--- START EXERCISE MATERIALS ---

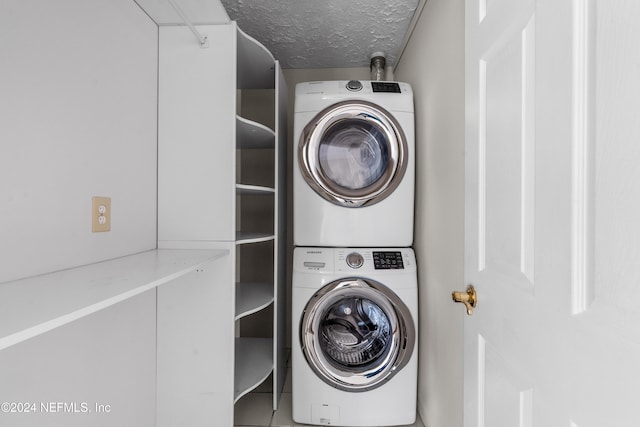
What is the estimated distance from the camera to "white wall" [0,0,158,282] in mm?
956

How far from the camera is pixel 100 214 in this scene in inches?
50.7

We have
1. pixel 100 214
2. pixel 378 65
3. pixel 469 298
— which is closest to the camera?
pixel 469 298

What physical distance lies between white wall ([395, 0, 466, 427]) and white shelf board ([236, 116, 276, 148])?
90 cm

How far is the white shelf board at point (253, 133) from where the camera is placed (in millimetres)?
1792

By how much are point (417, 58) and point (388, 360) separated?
1764 mm

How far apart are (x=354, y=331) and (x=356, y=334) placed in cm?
2

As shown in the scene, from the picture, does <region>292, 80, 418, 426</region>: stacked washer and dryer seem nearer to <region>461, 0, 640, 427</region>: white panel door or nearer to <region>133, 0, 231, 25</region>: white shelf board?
<region>133, 0, 231, 25</region>: white shelf board

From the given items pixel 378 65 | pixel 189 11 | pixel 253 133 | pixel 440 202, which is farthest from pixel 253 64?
pixel 440 202

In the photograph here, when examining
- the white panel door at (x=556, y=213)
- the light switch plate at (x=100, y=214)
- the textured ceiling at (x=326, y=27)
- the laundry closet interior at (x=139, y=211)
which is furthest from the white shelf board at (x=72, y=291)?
the textured ceiling at (x=326, y=27)

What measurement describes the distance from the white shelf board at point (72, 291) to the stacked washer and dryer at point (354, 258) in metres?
0.79

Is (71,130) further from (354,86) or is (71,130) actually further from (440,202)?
(440,202)

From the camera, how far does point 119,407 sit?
4.58ft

--- END EXERCISE MATERIALS ---

TO BE DONE: Starting with the line that contains "What physical distance" and going on through the last line of the data above, turn those lines into a numbered list, leaving out the blank lines.

FULL OUTPUT:
1. What physical distance lies between white wall ([395, 0, 466, 427]) and white shelf board ([236, 116, 276, 148])?
2. 90 cm
3. How far is the white shelf board at point (253, 133) from where the camera is placed (in millimetres)?
4. 1792
5. By how much are point (417, 58) and point (388, 360) separated?
6. 1764 mm
7. How far apart are (x=354, y=331) and (x=356, y=334) placed in cm?
8. 2
9. As shown in the scene, from the picture, does <region>292, 80, 418, 426</region>: stacked washer and dryer seem nearer to <region>461, 0, 640, 427</region>: white panel door or nearer to <region>133, 0, 231, 25</region>: white shelf board?
10. <region>133, 0, 231, 25</region>: white shelf board
11. From the given items pixel 378 65 | pixel 189 11 | pixel 253 133 | pixel 440 202, which is farthest from pixel 253 64?
12. pixel 440 202
13. In the photograph here, when examining
14. - the white panel door at (x=556, y=213)
15. - the light switch plate at (x=100, y=214)
16. - the textured ceiling at (x=326, y=27)
17. - the laundry closet interior at (x=139, y=211)
18. which is furthest from the white shelf board at (x=72, y=291)?
19. the textured ceiling at (x=326, y=27)
20. What measurement describes the distance from the white shelf board at point (72, 291) to the stacked washer and dryer at point (354, 258) in metres?
21. 0.79
22. Is (71,130) further from (354,86) or is (71,130) actually further from (440,202)?
23. (440,202)
24. From the camera, how far does point 119,407 sit?
25. 4.58ft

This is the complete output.